2'500.- (inkl. Auslagen) festgesetzt (Art. 14 VGKE) und gemäss Art. 64
Abs. 2 VwVG der Vorinstanz auferlegt. Nicht zu entschädigen ist die
Mehrwertsteuer (Art. 5 Bst. b des Bundesgesetzes vom 2. September
1999 über die Mehrwertsteuer [Mehrwertsteuergesetz, MWSTG, SR
641.20] i.V.m. Art. 14 Abs. 3 Bst. c MWSTG; Art. 9 Abs. 1 Bst. c VGKE).

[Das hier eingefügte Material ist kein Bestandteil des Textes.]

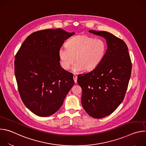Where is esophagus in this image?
Returning <instances> with one entry per match:
<instances>
[{
	"mask_svg": "<svg viewBox=\"0 0 146 146\" xmlns=\"http://www.w3.org/2000/svg\"><path fill=\"white\" fill-rule=\"evenodd\" d=\"M73 80H74V81L75 83H77V76H73Z\"/></svg>",
	"mask_w": 146,
	"mask_h": 146,
	"instance_id": "esophagus-1",
	"label": "esophagus"
}]
</instances>
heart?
Instances as JSON below:
<instances>
[{"mask_svg":"<svg viewBox=\"0 0 146 146\" xmlns=\"http://www.w3.org/2000/svg\"><path fill=\"white\" fill-rule=\"evenodd\" d=\"M106 51L107 44L104 40L79 35L69 39L66 47L59 49L58 55L60 66L65 70H68L75 60L72 70L78 73L83 69L90 71L96 68Z\"/></svg>","mask_w":146,"mask_h":146,"instance_id":"obj_1","label":"heart"}]
</instances>
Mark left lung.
<instances>
[{"mask_svg": "<svg viewBox=\"0 0 146 146\" xmlns=\"http://www.w3.org/2000/svg\"><path fill=\"white\" fill-rule=\"evenodd\" d=\"M106 40L108 49L100 64L90 72L78 76L82 89L81 103L95 118L106 117L119 106L125 95L131 75L132 63L124 41L105 31H89Z\"/></svg>", "mask_w": 146, "mask_h": 146, "instance_id": "8db88e82", "label": "left lung"}]
</instances>
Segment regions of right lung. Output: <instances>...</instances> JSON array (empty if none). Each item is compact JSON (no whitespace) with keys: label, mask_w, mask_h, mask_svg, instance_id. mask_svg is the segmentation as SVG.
Returning <instances> with one entry per match:
<instances>
[{"label":"right lung","mask_w":146,"mask_h":146,"mask_svg":"<svg viewBox=\"0 0 146 146\" xmlns=\"http://www.w3.org/2000/svg\"><path fill=\"white\" fill-rule=\"evenodd\" d=\"M74 34L60 28L33 32L15 56L20 97L38 116L48 117L56 112L74 84L73 74L60 66L58 55L65 40Z\"/></svg>","instance_id":"obj_1"}]
</instances>
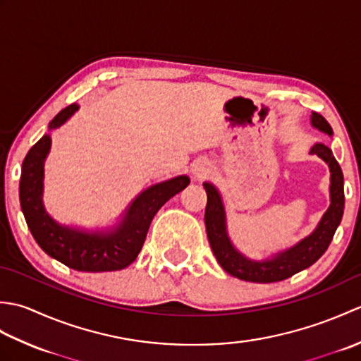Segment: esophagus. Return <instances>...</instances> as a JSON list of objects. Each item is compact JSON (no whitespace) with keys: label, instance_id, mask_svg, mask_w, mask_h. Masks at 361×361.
<instances>
[{"label":"esophagus","instance_id":"obj_1","mask_svg":"<svg viewBox=\"0 0 361 361\" xmlns=\"http://www.w3.org/2000/svg\"><path fill=\"white\" fill-rule=\"evenodd\" d=\"M206 172H208V171H206L204 167H197L195 171H194V175L197 176V178H200V176H203Z\"/></svg>","mask_w":361,"mask_h":361}]
</instances>
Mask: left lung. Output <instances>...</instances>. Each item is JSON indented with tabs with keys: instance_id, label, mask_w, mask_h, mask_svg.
Segmentation results:
<instances>
[{
	"instance_id": "8db88e82",
	"label": "left lung",
	"mask_w": 361,
	"mask_h": 361,
	"mask_svg": "<svg viewBox=\"0 0 361 361\" xmlns=\"http://www.w3.org/2000/svg\"><path fill=\"white\" fill-rule=\"evenodd\" d=\"M310 124L313 128L329 136L334 135L332 127L318 113L310 114ZM310 155L319 157L329 166V172H331V186H329L331 204L318 221L317 228L309 235H305L293 247L274 252L270 257L260 260L247 257L234 247L228 234L226 211L220 190L211 181L203 183V188L208 194V203H206L204 211L206 233H208L214 256L226 273L248 282H278L305 270L324 255L343 219L344 180L338 161L335 159L332 150L326 144H313L310 147Z\"/></svg>"
}]
</instances>
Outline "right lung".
Here are the masks:
<instances>
[{
	"label": "right lung",
	"instance_id": "1",
	"mask_svg": "<svg viewBox=\"0 0 361 361\" xmlns=\"http://www.w3.org/2000/svg\"><path fill=\"white\" fill-rule=\"evenodd\" d=\"M78 110L79 105L71 104L60 111L49 122L48 133L27 152L20 178L21 211L35 242L52 259L78 271L122 270L140 255L149 226L161 206L185 189L190 180L188 175H178L144 189L111 226L87 229L59 224L43 204L44 161L52 144L51 132L62 127Z\"/></svg>",
	"mask_w": 361,
	"mask_h": 361
}]
</instances>
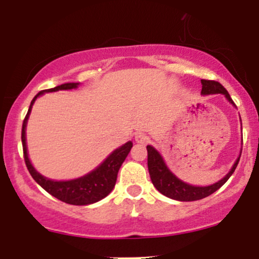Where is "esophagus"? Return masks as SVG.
I'll list each match as a JSON object with an SVG mask.
<instances>
[{
	"mask_svg": "<svg viewBox=\"0 0 259 259\" xmlns=\"http://www.w3.org/2000/svg\"><path fill=\"white\" fill-rule=\"evenodd\" d=\"M135 141L138 144L146 143V141H147L146 133H144V132H138V133H136V134H135Z\"/></svg>",
	"mask_w": 259,
	"mask_h": 259,
	"instance_id": "34e87169",
	"label": "esophagus"
}]
</instances>
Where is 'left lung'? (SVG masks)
Returning <instances> with one entry per match:
<instances>
[{"instance_id":"left-lung-1","label":"left lung","mask_w":259,"mask_h":259,"mask_svg":"<svg viewBox=\"0 0 259 259\" xmlns=\"http://www.w3.org/2000/svg\"><path fill=\"white\" fill-rule=\"evenodd\" d=\"M201 95H217V93H221L226 97L227 101L231 104H235L231 97H230L229 92L224 88L221 83L217 81H210V79H201ZM147 167H149L150 177H151L152 184L158 192L162 193L166 197L175 199V200L180 201H194L209 197L214 192H217L219 188L226 183L227 180L231 177L232 173L235 172L236 167H237L240 157L236 160V162L232 166L231 171H230L223 180H220L217 183L211 184V186L206 187H195L192 184L184 183L180 178L176 177L173 173L169 171L168 167L164 163L163 158L160 155V152L152 147L151 145H147Z\"/></svg>"}]
</instances>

8.4. Das Gesuch um unentgeltliche Rechtspflege ist bei diesem Ausgang
des Verfahrens gegenstandlos geworden.
C-1245/2010
Seite 25
Demnach erkennt das Bundesverwaltungsgericht:
1.
Die Beschwerde wird gutgeheissen, und die Verfügung vom 25. Januar
2010 wird aufgehoben. Die Sache wird zur ergänzenden Abklärung im
Sinn der Erwägung 7 an die Vorinstanz zurückgewiesen.
2.
Es werden keine Verfahrenskosten erhoben.
3.
Der Rechtsvertreterin des Beschwerdeführers wird eine
Parteientschädigung von Fr. 2'500.- (inkl. Auslagen) zu Lasten der
Vorinstanz zugesprochen.
4.
Das Gesuch um unentgeltliche Rechtspflege ist gegenstandslos.
5.
Dieses Urteil geht an:
– den Beschwerdeführer (Gerichtsurkunde)
– die Vorinstanz (Ref-Nr.________)
– das Bundesamt für Sozialversicherungen
Für die Rechtsmittelbelehrung wird auf die nächste Seite verwiesen.
Die vorsitzende Richterin: Die Gerichtsschreiberin:
Franziska Schneider Sabine Uhlmann
C-1245/2010
Seite 26
Rechtsmittelbelehrung:
Gegen diesen Entscheid kann innert 30 Tagen nach Eröffnung beim
Bundesgericht, Schweizerhofquai 6, 6004 Luzern, Beschwerde in
öffentlich-rechtlichen Angelegenheiten geführt werden, sofern die
Voraussetzungen gemäss den Art. 82 ff., 90 ff. und 100 des
Bundesgerichtsgesetzes vom 17. Juni 2005 (BGG, SR 173.110) gegeben
sind. Die Rechtsschrift hat die Begehren, deren Begründung mit Angabe
der Beweismittel und die Unterschrift zu enthalten. Der angefochtene
Entscheid und die Beweismittel sind, soweit sie der Beschwerdeführer in
Händen hat, beizulegen (Art. 42 BGG).